# Set exercise
Return every line of the records below that contains the word "gray". Case counts.
**** Recorded data
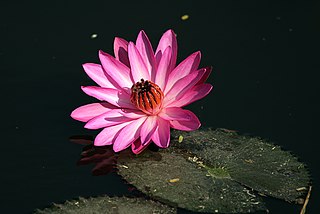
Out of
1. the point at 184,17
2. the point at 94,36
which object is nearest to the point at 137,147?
the point at 94,36

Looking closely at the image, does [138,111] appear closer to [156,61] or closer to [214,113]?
[156,61]

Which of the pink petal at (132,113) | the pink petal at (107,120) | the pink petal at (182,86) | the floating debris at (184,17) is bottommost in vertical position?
the pink petal at (107,120)

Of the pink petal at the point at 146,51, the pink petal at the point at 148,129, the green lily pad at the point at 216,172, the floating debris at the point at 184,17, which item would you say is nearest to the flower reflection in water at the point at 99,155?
the green lily pad at the point at 216,172

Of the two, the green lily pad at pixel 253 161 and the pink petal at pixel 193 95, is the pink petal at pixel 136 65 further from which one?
the green lily pad at pixel 253 161

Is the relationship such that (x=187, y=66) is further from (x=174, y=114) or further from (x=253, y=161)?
(x=253, y=161)

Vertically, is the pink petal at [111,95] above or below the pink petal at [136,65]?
below

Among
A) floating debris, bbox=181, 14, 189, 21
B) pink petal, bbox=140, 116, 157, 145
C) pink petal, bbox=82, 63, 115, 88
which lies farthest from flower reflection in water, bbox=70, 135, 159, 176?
floating debris, bbox=181, 14, 189, 21

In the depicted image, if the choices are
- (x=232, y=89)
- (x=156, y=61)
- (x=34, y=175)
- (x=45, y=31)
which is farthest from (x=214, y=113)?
(x=45, y=31)
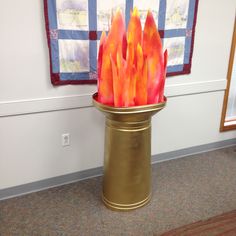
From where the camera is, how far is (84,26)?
1.95 metres

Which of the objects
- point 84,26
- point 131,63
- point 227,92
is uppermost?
point 84,26

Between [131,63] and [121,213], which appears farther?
[121,213]

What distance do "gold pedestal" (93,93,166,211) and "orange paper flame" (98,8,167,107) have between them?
0.07 metres

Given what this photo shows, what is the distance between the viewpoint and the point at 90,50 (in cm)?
202

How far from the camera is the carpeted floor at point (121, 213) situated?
1.81 metres

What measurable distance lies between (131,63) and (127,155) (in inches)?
23.7

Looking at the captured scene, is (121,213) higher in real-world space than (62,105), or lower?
lower

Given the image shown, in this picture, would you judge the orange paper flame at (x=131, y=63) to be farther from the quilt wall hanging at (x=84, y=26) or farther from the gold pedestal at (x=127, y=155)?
the quilt wall hanging at (x=84, y=26)

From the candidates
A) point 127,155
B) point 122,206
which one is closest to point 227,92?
point 127,155

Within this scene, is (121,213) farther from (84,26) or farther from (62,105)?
(84,26)

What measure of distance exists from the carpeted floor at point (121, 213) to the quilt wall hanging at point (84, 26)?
880 millimetres

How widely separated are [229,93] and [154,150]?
3.31 feet

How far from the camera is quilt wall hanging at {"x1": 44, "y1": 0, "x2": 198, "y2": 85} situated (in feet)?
6.13

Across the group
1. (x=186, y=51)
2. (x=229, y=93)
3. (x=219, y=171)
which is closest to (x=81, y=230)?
(x=219, y=171)
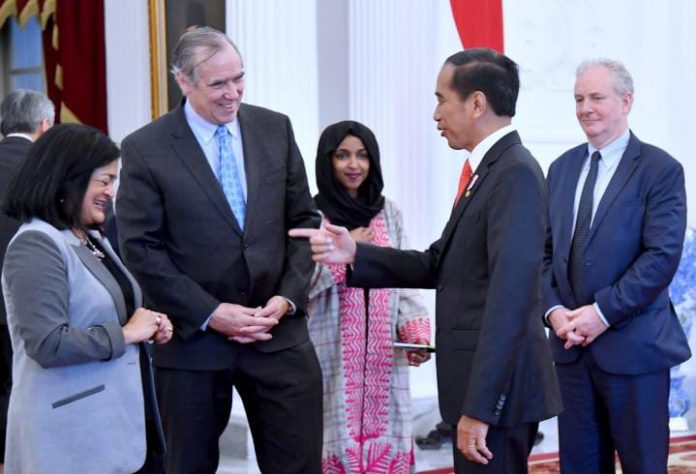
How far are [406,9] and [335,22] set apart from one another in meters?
0.39

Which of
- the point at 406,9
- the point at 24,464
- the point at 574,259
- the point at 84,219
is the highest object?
the point at 406,9

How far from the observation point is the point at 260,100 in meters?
4.87

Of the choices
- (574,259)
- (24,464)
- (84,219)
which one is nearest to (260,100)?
(574,259)

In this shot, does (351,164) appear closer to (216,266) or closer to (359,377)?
(359,377)

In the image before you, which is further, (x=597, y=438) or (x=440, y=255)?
(x=597, y=438)

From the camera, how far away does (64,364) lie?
2652mm

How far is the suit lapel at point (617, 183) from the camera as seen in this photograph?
3539 mm

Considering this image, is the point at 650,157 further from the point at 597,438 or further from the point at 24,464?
the point at 24,464

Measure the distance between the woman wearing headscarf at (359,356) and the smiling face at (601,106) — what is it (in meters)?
0.93

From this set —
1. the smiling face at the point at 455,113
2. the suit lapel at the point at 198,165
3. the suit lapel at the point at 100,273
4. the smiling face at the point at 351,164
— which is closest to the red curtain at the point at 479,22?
the smiling face at the point at 351,164

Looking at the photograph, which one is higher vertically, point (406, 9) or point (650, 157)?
point (406, 9)

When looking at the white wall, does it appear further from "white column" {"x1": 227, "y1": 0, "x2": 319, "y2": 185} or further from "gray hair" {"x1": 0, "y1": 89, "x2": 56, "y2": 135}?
"gray hair" {"x1": 0, "y1": 89, "x2": 56, "y2": 135}

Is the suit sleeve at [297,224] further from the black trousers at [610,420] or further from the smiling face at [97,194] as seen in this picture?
the black trousers at [610,420]

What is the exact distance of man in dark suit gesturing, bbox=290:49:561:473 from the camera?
2545 millimetres
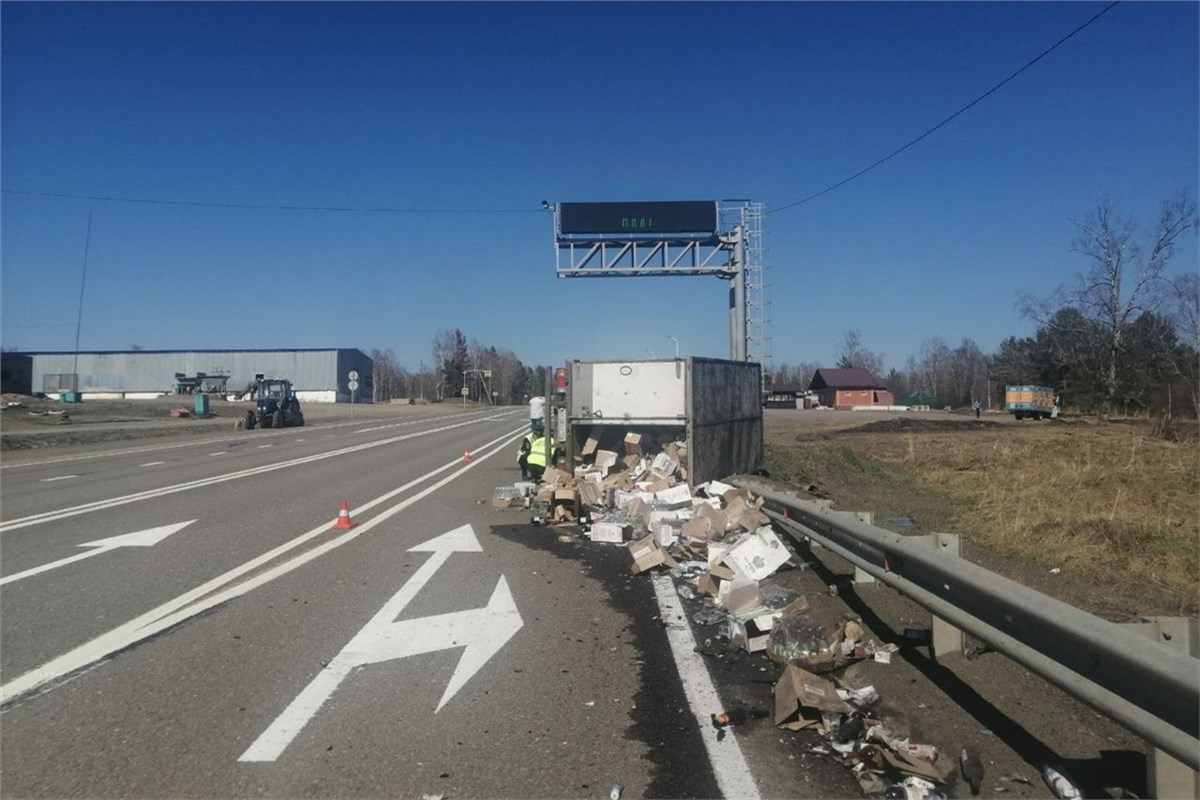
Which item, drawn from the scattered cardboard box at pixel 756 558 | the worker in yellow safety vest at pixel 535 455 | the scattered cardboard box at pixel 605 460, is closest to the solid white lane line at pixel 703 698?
the scattered cardboard box at pixel 756 558

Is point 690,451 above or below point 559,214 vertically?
below

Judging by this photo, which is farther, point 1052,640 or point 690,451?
point 690,451

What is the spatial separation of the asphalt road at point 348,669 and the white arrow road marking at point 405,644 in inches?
0.9

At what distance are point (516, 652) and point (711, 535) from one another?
3938mm

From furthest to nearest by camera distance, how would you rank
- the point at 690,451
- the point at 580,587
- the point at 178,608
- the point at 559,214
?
the point at 559,214
the point at 690,451
the point at 580,587
the point at 178,608

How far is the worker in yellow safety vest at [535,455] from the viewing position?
1524 centimetres

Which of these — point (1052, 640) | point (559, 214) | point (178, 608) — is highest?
point (559, 214)

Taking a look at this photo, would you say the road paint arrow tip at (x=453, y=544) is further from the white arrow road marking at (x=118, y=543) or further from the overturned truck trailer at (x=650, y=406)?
the overturned truck trailer at (x=650, y=406)

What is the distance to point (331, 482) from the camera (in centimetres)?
1742

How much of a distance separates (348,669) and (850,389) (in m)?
112

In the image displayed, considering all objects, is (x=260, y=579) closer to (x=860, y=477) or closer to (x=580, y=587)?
(x=580, y=587)

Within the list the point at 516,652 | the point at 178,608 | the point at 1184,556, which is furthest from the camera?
the point at 1184,556

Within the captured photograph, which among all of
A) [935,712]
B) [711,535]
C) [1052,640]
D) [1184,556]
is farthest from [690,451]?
[1052,640]

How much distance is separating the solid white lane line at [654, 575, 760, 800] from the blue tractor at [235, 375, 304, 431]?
41.4 meters
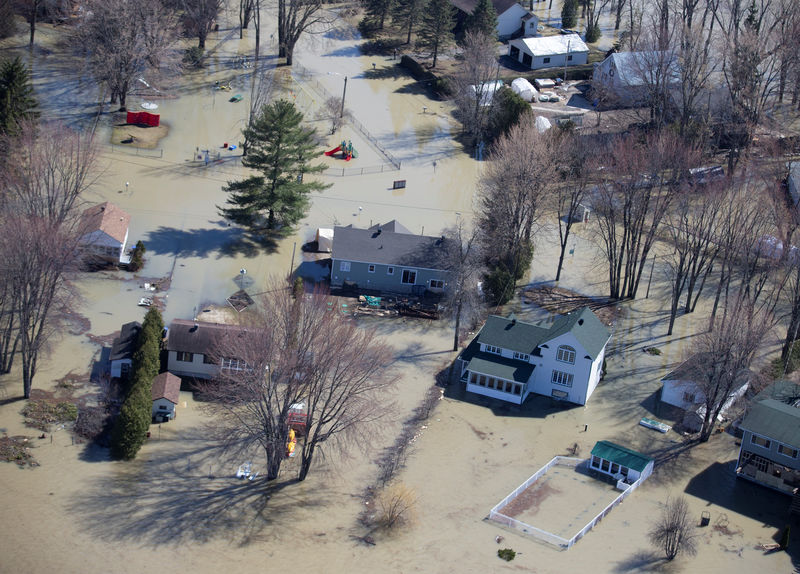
********
# Task result
When looking at the white wall, does it appear further from "white column" {"x1": 227, "y1": 0, "x2": 319, "y2": 185} or further from "gray hair" {"x1": 0, "y1": 89, "x2": 56, "y2": 135}?
"gray hair" {"x1": 0, "y1": 89, "x2": 56, "y2": 135}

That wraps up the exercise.